One question comes to the fore when I saw the trailers: "Why the fuck are they wearing masks if there is no penalty for doing anything during the purge?"

Stupid.

Izanagi009:

Hopefully not many because I want people from Cronenburg to Miike to work on the horrifying part of the purge: the scientific research that could be done behind doors would allow for some good body horror and Miike is excellent with brutal fights and murders.

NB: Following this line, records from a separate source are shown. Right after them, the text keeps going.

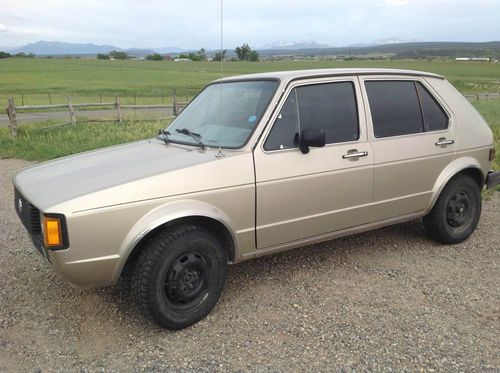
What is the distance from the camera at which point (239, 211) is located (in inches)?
139

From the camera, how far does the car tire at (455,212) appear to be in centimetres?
486

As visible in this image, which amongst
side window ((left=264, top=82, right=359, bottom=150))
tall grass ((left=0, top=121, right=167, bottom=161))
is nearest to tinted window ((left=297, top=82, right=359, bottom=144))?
side window ((left=264, top=82, right=359, bottom=150))

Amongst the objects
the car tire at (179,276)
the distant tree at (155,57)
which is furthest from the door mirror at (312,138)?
the distant tree at (155,57)

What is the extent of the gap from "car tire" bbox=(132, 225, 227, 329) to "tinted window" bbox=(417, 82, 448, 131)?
2468 mm

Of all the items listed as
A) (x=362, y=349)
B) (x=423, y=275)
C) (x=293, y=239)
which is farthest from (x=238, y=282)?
(x=423, y=275)

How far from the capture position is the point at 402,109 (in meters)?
4.53

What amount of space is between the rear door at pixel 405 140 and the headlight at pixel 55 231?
102 inches

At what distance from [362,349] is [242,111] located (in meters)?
2.01

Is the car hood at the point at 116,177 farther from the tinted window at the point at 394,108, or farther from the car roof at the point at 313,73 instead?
the tinted window at the point at 394,108

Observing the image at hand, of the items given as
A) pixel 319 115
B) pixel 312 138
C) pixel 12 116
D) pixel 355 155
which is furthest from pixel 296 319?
pixel 12 116

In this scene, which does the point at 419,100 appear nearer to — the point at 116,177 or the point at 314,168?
the point at 314,168

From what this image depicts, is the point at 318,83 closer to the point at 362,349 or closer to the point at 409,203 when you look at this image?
the point at 409,203

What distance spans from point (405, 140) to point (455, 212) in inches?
44.7

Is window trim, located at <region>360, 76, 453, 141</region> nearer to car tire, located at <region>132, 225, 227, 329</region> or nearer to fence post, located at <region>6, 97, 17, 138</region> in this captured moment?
car tire, located at <region>132, 225, 227, 329</region>
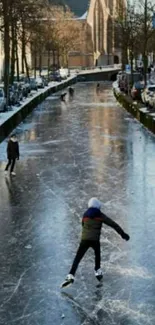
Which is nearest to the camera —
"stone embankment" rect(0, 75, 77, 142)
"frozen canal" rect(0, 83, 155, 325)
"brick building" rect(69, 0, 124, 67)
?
"frozen canal" rect(0, 83, 155, 325)

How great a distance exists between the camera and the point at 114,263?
32.6 feet

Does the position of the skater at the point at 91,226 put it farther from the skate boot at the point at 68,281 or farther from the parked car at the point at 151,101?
the parked car at the point at 151,101

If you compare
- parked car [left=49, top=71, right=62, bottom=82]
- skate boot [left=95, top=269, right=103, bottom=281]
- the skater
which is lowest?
parked car [left=49, top=71, right=62, bottom=82]

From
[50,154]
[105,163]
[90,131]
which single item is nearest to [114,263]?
[105,163]

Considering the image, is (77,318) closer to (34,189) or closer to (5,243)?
(5,243)

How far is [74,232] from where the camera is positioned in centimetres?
1170

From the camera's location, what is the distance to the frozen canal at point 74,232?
820 cm

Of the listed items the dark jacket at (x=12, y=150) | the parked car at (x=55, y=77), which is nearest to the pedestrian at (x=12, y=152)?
the dark jacket at (x=12, y=150)

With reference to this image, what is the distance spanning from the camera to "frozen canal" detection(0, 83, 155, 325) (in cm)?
820

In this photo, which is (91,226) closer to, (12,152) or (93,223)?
(93,223)

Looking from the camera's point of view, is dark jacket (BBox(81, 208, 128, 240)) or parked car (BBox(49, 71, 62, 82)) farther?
parked car (BBox(49, 71, 62, 82))

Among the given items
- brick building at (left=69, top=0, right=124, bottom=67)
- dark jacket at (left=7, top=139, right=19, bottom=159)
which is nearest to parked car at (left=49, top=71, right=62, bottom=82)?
brick building at (left=69, top=0, right=124, bottom=67)

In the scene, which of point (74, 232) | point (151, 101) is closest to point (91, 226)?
point (74, 232)

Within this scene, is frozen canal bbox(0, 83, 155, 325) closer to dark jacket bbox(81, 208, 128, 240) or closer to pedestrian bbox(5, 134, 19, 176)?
pedestrian bbox(5, 134, 19, 176)
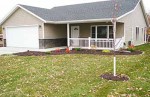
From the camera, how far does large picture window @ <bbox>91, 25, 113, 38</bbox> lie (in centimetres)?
2030

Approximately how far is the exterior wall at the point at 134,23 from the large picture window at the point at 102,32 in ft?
4.92

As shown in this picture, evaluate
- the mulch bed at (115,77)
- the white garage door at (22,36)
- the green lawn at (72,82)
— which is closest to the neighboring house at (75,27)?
the white garage door at (22,36)

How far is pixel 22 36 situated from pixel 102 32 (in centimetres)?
827

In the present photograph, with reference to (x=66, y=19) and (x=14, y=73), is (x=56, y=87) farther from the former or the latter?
(x=66, y=19)

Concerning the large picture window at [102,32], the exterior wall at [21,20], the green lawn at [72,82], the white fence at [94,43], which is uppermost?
the exterior wall at [21,20]

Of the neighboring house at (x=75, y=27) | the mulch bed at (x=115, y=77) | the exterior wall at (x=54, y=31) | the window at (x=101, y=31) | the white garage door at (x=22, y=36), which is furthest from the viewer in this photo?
the white garage door at (x=22, y=36)

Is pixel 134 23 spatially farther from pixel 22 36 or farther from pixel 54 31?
pixel 22 36

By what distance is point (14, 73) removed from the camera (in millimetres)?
9312

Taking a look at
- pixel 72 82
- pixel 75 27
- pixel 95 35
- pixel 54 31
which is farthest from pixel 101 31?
pixel 72 82

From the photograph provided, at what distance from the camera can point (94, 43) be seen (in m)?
19.0

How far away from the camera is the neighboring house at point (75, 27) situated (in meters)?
19.5

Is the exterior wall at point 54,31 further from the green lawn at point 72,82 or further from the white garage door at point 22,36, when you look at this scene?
the green lawn at point 72,82

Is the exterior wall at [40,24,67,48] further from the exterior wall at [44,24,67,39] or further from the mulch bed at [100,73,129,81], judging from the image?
the mulch bed at [100,73,129,81]

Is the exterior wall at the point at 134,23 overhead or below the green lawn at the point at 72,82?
overhead
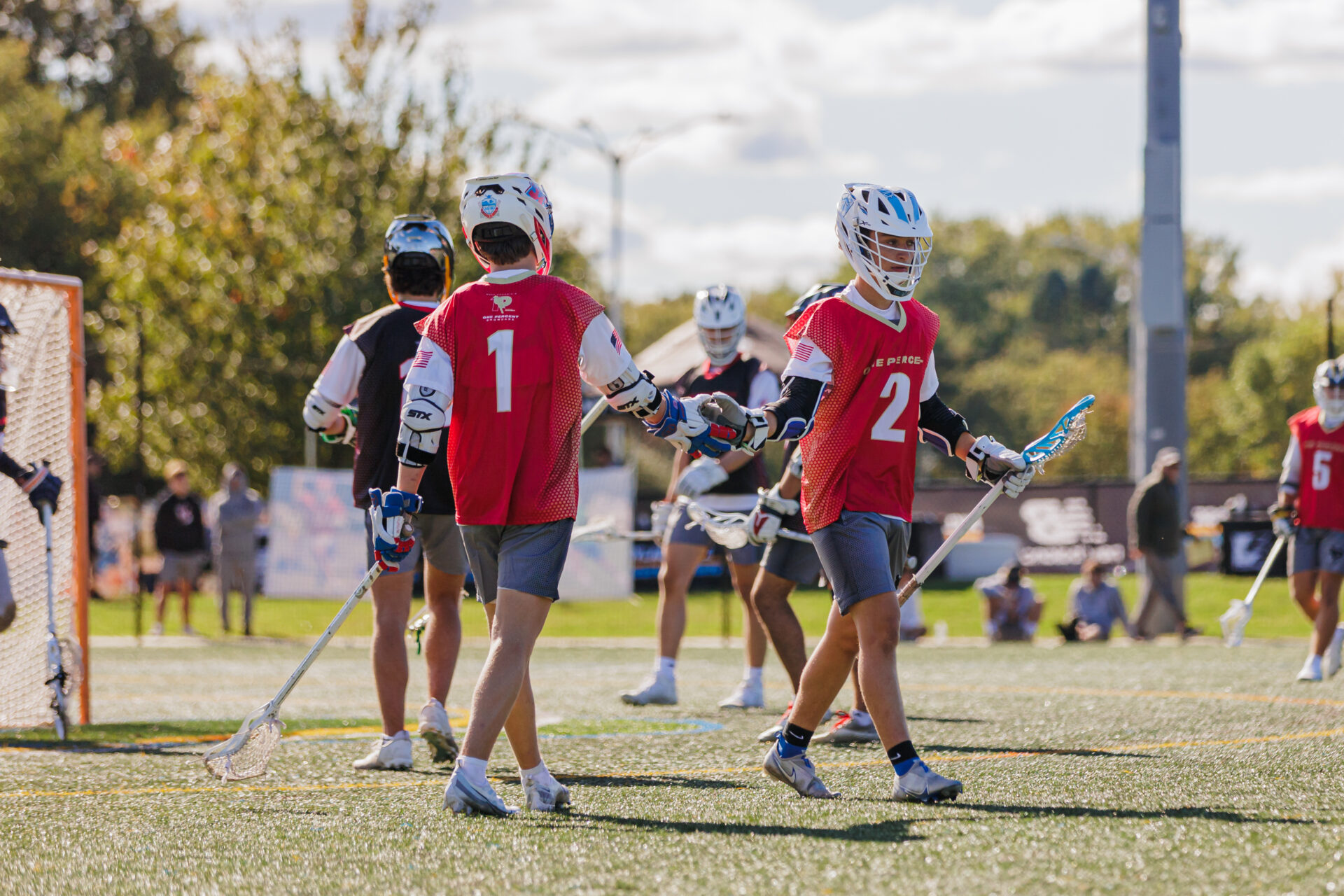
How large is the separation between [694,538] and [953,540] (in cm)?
337

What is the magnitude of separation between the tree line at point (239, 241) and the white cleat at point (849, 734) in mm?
13117

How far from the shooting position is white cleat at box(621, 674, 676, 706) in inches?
362

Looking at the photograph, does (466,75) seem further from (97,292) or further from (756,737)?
(756,737)

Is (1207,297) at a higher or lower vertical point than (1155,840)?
higher

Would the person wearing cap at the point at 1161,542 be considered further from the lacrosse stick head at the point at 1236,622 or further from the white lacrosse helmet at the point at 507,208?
the white lacrosse helmet at the point at 507,208

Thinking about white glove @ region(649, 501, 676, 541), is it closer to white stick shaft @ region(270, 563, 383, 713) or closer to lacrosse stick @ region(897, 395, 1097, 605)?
lacrosse stick @ region(897, 395, 1097, 605)

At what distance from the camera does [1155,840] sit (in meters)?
4.38

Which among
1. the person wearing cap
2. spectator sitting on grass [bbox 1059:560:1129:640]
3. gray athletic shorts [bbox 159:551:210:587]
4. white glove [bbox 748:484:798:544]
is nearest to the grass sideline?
gray athletic shorts [bbox 159:551:210:587]

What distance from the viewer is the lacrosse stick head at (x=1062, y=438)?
578cm

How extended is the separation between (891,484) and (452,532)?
191cm

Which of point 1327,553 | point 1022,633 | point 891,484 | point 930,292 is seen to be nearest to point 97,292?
point 1022,633

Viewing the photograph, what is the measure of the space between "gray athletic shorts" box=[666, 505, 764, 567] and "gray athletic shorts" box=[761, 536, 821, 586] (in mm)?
1081

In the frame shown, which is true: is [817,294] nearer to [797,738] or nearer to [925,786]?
[797,738]

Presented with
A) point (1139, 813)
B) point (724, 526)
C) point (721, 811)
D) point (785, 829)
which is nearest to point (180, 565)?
point (724, 526)
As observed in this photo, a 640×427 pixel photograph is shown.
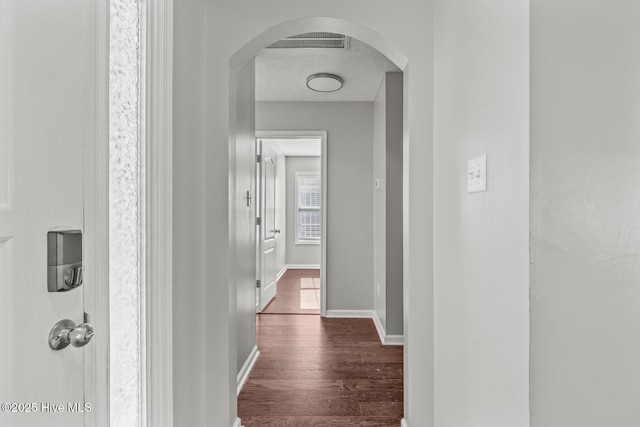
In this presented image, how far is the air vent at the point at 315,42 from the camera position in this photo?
2.78m

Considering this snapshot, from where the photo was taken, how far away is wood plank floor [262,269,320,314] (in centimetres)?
459

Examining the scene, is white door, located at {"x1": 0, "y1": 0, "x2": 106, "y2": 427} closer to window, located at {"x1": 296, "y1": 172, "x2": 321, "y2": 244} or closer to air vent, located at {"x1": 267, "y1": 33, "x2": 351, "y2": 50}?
air vent, located at {"x1": 267, "y1": 33, "x2": 351, "y2": 50}

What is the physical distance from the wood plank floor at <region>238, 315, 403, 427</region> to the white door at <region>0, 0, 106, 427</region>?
1.53m

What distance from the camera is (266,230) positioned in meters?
4.94

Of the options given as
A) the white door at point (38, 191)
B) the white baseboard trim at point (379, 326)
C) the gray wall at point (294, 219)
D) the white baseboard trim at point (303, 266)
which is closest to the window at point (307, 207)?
the gray wall at point (294, 219)

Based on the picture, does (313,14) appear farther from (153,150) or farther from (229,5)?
(153,150)

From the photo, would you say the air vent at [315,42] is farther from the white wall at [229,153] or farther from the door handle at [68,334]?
the door handle at [68,334]

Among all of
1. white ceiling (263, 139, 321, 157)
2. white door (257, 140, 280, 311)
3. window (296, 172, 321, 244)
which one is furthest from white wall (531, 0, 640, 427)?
window (296, 172, 321, 244)

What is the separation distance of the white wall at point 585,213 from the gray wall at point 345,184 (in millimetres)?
3309

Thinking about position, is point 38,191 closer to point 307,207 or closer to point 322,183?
point 322,183

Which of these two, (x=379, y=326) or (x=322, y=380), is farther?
(x=379, y=326)

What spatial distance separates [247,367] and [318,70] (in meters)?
2.62

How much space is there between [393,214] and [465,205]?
6.89ft

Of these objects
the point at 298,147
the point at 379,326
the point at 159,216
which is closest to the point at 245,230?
the point at 159,216
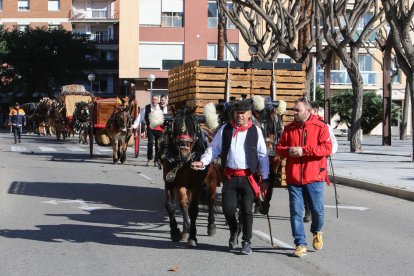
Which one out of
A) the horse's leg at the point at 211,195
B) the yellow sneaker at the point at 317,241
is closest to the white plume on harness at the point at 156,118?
the horse's leg at the point at 211,195

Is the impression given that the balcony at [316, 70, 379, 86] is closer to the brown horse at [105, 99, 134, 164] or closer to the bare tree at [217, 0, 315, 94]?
the bare tree at [217, 0, 315, 94]

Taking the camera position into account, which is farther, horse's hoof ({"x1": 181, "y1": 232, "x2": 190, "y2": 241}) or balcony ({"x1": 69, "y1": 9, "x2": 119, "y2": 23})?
balcony ({"x1": 69, "y1": 9, "x2": 119, "y2": 23})

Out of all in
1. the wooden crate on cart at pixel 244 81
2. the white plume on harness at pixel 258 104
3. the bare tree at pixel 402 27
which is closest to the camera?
the white plume on harness at pixel 258 104

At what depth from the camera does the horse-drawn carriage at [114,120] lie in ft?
77.2

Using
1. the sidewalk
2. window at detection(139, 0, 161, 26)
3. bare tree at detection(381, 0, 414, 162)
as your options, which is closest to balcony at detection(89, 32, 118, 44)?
window at detection(139, 0, 161, 26)

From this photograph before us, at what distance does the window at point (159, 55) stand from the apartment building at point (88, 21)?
828 inches

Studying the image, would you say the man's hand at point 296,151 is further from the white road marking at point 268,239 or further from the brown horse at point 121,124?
the brown horse at point 121,124

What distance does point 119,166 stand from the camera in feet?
77.2

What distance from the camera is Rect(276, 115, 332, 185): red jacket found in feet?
31.2

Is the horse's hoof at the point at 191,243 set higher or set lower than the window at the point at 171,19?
lower

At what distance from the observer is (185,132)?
32.9 feet

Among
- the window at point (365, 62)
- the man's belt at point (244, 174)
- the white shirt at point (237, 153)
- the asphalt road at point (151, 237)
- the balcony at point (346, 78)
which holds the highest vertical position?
the window at point (365, 62)

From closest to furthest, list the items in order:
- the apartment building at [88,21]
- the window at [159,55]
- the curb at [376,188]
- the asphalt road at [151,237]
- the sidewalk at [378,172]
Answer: the asphalt road at [151,237], the curb at [376,188], the sidewalk at [378,172], the window at [159,55], the apartment building at [88,21]

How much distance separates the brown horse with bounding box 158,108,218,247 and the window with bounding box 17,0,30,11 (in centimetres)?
7934
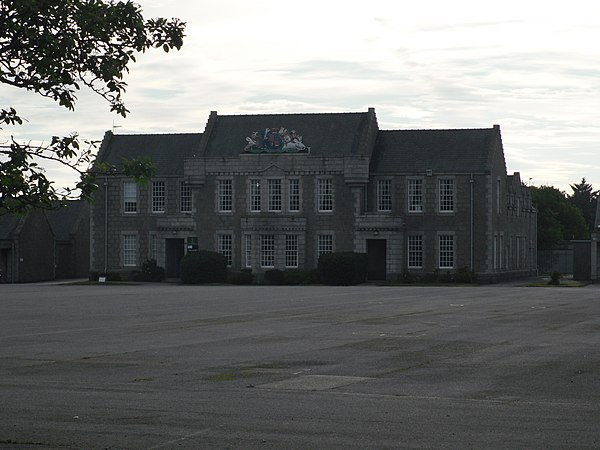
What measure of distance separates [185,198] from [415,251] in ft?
56.2

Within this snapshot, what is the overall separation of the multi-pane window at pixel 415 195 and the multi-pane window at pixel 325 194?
5381 millimetres

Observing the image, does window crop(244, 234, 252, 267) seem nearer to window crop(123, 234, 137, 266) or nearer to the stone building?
the stone building

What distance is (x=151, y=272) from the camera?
84250 millimetres

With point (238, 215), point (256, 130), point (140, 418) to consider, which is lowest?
point (140, 418)

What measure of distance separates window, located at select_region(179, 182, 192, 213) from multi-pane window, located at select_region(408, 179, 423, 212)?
15.8 metres

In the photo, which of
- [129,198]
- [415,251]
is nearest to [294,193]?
[415,251]

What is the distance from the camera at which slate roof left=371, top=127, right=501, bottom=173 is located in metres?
80.4

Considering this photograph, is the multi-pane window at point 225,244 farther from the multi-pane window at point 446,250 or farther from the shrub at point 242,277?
the multi-pane window at point 446,250

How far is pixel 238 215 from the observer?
276 ft

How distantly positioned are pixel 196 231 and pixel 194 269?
5112 mm

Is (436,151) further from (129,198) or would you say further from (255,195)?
(129,198)

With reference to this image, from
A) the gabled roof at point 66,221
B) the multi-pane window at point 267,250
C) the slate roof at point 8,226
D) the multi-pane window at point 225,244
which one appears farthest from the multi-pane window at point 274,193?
the gabled roof at point 66,221

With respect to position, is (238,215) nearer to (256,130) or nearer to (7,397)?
(256,130)

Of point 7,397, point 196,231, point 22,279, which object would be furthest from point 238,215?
point 7,397
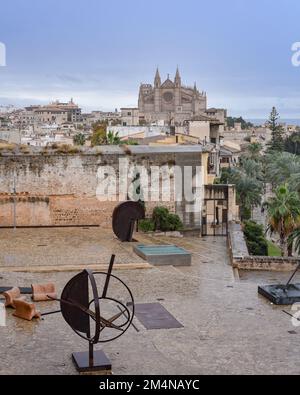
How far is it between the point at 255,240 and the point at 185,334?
2091 cm

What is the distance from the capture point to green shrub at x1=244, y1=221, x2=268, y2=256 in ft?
101

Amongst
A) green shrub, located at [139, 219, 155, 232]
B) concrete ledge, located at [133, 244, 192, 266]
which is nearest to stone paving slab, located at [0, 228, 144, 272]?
concrete ledge, located at [133, 244, 192, 266]

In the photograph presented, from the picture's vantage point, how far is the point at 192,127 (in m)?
57.1

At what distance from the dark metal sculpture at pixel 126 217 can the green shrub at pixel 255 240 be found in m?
9.80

Oh God, I would watch the shit out of The Purge as envisioned by Cronenburg or Miike.

Boogie Knight:
Hey guys, there's already a movie which takes a similar concept and does it better. Just watch Zebraman 2: Attack on Zebra City (Wait, see the original first, cause it's core concept is pure magic). And it works better than The Purge because Zebraman 2 has the sense to depict the man responsible for instituting a law which legalizes murder as a frickin' lunatic. Let's not forget that he is also the most faaaaaaabulous fascist scumbag you'll ever see in cinema. Seriously, in this despotic regime, the stormtroopers double as back up dancers.

I'm so happy someone else saw Zebraman 2 (Z1 is better but 2 is more fun).

But you failed to link to the trailer!